Okunacak Metin =
- - - - - - -
MEZHEP TAKLİDİNİN ŞARTLARI

Müslümanın dini hayatı ile sosyal hayatı bir bütün halindedir. Bu sebeple bazen, özellikle güncel meselelerde karşılaşılan problemlere karşı, tabi olunan mezhepte bir çözüm bulunamayabiliyor. Bazen kişinin karşılaştığı durum kendisini çok zora sokacak hatta harama bile götürecek bir boyutta olabiliyor. Böyle durumlarda, saydığımız sakıncalara düşülmemesi için alimlerce diğer üç mezhepte, bu konuyla ilgili diğer fetvalara da bakılabileceği bildirilmiştir. Buna taklit denilmektedir. Bir mezhebi taklit edebilmenin de şartları vardır:

1. Bir meselede bir mezhebi taklit etmek için o mesele hakkında o mezhebin şart ve vaciplerini bilmek gerekir. Mesela bir Şafi, karşılaştığı durum sebebiyle abdest hususunda Hanefi mezhebini taklit etme durumunda kalacaksa, abdestin şart ve vaciplerini Hanefi mezhebine göre bilmesi ve onlara riayet etmesi gerekir. Yine bir ibadet veya muamele başka bir hak mezhebe göre taklit edilecekse, o ibadet veya muamelenin daha önce yapılmamış olması gerekir. Mesela, Şafi mezhebine mensup olan bir kimse, namaza başlamadan önce hanımına eliyle dokunduğunu namazı kıldıktan sonra hatırlasa; sonra da, “Nasıl olsa abdestim Hanefi mezhebine göre tamamdır” deyip o meselede Hanefi’ye tabi olsa, namazı sahih olmaz.

2. Taklidi keyfî ve kolayını yaşamak için değil meşru bir sebebe dayandırarak yapması gerekir.
3. Telfik yapmamalıdır. Mesela bir kişi meşru bir mazeret (örneğin başının çoğunun yaralı olması gibi) sebebiyle Şafi mezhebini taklit ederek başının onda birini mesh etse, sonra Hanefi gibi düşünerek elinin yabancı bir kadına değmesinden sonra tekrar abdest almayıp namazını kılsa, onun namazı sahih olmaz. Zira bu kişi abdestini Şafi mezhebine göre almışken eli yabancı bir kadına değdiğinden abdesti bozulur. Çünkü Şafi mezhebine göre böyle bir durumda abdestin bozulacağı malumdur.
- - - - - - -
Yazılı Talimat 1 = Mezhep taklidinin şartlarıyla ilgili metinde "2. Taklidi keyfî" ifadesinden "abdestin bozulacağı malumdur." ifadesine kadar uzanan bölümü, bu iki ifade de dahil olmak üzere, aynen tekrarlayın.
Yazılı Talimat 2 = Mezhep taklidinin şartlarını ele alan metnin devamını, son cümlesinden sonrasını yazarak sürdürün.

Veri Kesitleri =
- - - - - - -
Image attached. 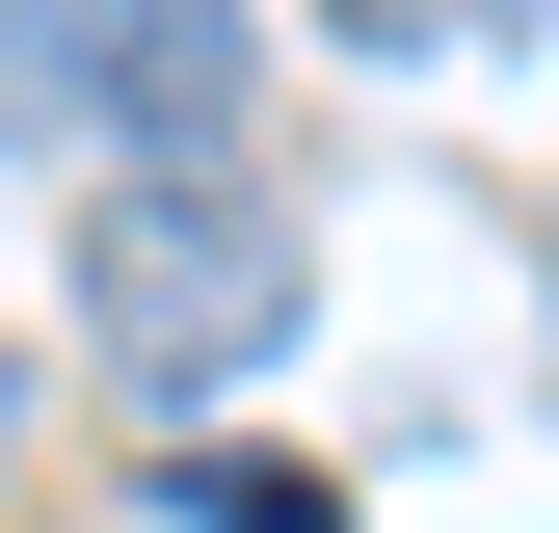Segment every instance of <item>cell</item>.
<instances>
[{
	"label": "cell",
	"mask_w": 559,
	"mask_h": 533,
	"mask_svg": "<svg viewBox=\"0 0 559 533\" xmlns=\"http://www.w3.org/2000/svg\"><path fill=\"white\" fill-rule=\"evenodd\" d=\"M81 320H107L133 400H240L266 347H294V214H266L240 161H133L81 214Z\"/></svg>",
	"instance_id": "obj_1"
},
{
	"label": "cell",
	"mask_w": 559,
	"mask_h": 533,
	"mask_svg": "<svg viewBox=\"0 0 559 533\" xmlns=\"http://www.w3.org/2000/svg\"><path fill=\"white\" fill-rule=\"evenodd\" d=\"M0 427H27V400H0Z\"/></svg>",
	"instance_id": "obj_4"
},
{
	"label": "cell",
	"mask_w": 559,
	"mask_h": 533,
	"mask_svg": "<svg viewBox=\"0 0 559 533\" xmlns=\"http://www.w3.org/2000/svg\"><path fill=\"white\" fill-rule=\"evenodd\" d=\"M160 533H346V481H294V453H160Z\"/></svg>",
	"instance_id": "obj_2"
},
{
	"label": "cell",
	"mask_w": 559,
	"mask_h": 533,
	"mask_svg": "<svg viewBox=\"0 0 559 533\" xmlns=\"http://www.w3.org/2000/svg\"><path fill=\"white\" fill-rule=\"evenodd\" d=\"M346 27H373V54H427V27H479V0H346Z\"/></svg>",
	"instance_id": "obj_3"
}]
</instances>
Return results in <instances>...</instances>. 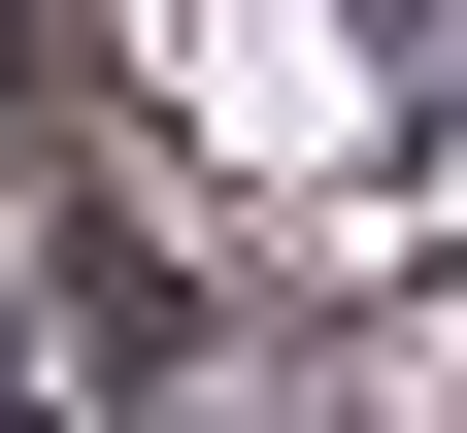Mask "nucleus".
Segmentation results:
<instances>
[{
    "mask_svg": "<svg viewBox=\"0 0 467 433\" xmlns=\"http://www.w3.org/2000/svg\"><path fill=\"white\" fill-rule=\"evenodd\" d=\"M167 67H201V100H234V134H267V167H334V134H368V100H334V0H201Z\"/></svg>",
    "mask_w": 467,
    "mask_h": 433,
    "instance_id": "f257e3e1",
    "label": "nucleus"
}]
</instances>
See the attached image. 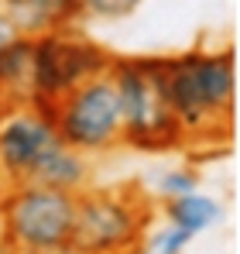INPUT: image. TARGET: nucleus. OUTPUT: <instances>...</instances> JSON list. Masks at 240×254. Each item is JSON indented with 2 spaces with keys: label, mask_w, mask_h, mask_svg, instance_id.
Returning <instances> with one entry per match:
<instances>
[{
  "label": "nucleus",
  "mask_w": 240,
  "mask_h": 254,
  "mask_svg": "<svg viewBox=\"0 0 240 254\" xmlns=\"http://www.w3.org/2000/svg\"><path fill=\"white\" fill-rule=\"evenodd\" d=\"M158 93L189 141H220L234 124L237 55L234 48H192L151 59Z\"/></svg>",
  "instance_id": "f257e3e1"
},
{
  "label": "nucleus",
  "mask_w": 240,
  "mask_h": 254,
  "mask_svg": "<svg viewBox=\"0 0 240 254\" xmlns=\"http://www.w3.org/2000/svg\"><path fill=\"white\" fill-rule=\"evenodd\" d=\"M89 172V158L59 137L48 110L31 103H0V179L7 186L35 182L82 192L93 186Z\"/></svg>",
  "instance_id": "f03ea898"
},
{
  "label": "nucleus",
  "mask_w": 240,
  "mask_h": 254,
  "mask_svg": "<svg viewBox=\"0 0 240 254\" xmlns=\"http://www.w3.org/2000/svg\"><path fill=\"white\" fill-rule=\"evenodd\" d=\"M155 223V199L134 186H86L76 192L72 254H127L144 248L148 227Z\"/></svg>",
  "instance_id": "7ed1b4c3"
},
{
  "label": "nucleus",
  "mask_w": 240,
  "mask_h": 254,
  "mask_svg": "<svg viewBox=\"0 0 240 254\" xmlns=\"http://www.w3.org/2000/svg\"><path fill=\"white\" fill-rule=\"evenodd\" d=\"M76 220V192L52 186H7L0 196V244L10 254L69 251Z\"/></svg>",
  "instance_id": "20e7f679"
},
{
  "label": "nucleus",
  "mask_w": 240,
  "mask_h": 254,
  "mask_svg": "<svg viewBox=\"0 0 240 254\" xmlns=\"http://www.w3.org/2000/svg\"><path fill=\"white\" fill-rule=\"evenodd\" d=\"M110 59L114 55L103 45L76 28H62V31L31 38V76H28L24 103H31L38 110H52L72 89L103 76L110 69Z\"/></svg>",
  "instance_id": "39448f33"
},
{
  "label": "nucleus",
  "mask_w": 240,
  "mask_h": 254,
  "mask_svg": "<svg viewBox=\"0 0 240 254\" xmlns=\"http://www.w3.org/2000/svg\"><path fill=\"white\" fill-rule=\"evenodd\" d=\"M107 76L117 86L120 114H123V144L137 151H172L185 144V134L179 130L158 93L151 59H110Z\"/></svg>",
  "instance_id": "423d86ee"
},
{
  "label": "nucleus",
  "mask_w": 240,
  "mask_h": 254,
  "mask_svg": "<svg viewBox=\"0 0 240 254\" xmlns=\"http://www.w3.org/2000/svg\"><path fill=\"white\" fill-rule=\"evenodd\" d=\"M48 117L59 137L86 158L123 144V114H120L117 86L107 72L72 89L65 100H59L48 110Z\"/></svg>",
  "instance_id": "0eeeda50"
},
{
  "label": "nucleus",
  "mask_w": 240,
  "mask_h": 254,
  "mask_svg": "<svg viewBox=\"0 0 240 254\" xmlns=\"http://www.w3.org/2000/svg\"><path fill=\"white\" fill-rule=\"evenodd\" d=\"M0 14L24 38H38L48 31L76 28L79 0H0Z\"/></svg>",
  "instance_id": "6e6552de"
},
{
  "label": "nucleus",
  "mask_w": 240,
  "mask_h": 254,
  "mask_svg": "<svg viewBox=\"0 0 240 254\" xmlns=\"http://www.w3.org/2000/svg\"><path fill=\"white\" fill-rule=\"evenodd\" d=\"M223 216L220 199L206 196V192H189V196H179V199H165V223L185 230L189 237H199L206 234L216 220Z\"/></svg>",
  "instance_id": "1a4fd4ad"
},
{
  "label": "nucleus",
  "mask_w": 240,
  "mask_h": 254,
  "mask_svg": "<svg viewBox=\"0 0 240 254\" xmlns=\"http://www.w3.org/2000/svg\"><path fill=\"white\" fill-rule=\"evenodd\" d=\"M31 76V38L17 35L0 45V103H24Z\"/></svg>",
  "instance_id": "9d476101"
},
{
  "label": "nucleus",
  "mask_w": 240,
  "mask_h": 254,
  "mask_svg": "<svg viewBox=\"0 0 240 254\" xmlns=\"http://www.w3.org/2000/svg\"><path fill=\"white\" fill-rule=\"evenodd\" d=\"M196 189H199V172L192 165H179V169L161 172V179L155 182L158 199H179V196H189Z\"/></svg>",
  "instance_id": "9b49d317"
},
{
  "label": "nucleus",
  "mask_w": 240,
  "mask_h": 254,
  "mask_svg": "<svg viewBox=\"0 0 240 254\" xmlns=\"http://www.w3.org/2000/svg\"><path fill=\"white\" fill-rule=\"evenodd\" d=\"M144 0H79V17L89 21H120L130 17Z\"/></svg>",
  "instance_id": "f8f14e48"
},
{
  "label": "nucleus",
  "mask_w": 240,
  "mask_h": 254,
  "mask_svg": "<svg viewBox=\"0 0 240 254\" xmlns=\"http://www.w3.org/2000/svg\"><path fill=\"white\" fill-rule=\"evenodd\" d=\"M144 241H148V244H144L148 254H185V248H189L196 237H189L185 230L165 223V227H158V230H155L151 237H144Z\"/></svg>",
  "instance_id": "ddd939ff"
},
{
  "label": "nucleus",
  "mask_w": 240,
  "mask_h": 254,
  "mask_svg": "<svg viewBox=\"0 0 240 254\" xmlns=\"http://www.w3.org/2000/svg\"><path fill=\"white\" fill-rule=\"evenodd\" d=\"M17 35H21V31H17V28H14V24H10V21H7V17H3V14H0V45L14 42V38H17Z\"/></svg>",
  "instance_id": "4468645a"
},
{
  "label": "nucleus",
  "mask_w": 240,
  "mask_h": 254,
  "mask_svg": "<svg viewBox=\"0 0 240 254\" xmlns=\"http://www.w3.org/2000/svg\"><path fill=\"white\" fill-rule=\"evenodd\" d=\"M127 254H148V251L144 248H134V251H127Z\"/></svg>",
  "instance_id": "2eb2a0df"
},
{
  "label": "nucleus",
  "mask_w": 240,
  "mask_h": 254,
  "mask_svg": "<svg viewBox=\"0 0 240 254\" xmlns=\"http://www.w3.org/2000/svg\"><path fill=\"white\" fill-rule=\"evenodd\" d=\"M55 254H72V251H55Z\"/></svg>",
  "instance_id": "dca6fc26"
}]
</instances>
- - - - - - -
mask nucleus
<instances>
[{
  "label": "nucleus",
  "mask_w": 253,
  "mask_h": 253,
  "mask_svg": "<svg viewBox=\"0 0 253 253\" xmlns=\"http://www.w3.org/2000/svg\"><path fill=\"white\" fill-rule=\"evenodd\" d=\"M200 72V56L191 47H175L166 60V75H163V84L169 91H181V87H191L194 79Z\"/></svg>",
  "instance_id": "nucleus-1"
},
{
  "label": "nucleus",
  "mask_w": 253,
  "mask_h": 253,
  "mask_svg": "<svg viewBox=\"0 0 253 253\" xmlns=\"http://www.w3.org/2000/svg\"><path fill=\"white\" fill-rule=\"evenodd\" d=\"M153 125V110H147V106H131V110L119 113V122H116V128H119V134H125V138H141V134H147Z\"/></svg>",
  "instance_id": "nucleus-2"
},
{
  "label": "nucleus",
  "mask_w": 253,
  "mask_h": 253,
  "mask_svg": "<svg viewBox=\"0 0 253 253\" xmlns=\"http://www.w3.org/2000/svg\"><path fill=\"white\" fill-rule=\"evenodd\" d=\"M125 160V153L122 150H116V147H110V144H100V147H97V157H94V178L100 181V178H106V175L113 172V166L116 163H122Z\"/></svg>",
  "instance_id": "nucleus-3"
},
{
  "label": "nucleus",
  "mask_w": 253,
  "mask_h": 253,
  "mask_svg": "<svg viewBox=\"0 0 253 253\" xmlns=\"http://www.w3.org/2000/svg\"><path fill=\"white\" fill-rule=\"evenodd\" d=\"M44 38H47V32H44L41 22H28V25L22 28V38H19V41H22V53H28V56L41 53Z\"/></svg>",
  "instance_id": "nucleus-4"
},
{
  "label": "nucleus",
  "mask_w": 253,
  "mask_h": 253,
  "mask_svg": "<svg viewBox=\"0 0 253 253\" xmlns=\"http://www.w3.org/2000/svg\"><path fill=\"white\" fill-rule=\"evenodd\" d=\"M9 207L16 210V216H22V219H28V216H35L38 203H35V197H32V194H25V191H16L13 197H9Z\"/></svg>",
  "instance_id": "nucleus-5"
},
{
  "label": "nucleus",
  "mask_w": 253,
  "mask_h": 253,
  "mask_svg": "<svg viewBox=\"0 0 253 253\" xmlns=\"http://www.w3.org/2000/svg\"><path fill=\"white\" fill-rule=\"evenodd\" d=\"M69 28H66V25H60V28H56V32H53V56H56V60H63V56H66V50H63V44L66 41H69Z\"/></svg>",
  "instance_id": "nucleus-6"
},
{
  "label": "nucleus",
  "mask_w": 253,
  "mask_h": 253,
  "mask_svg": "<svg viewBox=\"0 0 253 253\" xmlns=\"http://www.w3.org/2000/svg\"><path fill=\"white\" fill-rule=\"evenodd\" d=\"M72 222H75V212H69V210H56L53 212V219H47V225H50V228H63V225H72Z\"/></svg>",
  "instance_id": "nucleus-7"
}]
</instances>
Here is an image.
- - - - - - -
Yazılı Yanıt 1 =
2. Taklidi keyfî ve kolayını yaşamak için değil meşru bir sebebe dayandırarak yapması gerekir.
3. Telfik yapmamalıdır. Mesela bir kişi meşru bir mazeret (örneğin başının çoğunun yaralı olması gibi) sebebiyle Şafi mezhebini taklit ederek başının onda birini mesh etse, sonra Hanefi gibi düşünerek elinin yabancı bir kadına değmesinden sonra tekrar abdest almayıp namazını kılsa, onun namazı sahih olmaz. Zira bu kişi abdestini Şafi mezhebine göre almışken eli yabancı bir kadına değdiğinden abdesti bozulur. Çünkü Şafi mezhebine göre böyle bir durumda abdestin bozulacağı malumdur.

Yazılı Yanıt 2 =
MEZHEP TAKLİDİNDEKİ YANLIŞLAR

İbadet hayatımızda gerek mezhep taklidi gerekse yanlış bilgilenme kaynaklı olarak yapılan pek çok yanlış bulunmakta… Bunlardan biri de bayanların abdest alırken yabancı erkeklerin saçını göreceği endişesiyle başörtüsü/eşarp üzerinden başını mesh etmeleridir. Aslında bizim mezhep taklidinde yapılan yanlışlardan kastettiğimiz de budur. Yani aslında bir başka mezhepte bile olmayan bir meseleyi taklit etmek! Zira ne Hanefi mezhebinde ne de Şafi mezhebinde eşarp ve başörtüsü üzerinden meshin sahih olabileceğine dair bir şey yoktur ki taklidi yapılsın! Yapılan yanlış, böyle bir uygulamanın diğer mezheplerde var olduğunu zannederek yapmaktır. Bu ise yeterli dini bilgiye sahip olunmamasından ileri gelmektedir. Halbuki gerek Hanefi mezhebine gerekse Şafi mezhebine müntesip bir kadının, saçının yabancı erkekler tarafından görülme endişesi taşıdığı bir durumda, başörtüsünün üzerinden suyun saçına sirayet edecek kadar ıslatarak mesh etmesinde bir sakınca yoktur. Burada dikkat edilmesi gereken suyun saça ulaşmasıdır.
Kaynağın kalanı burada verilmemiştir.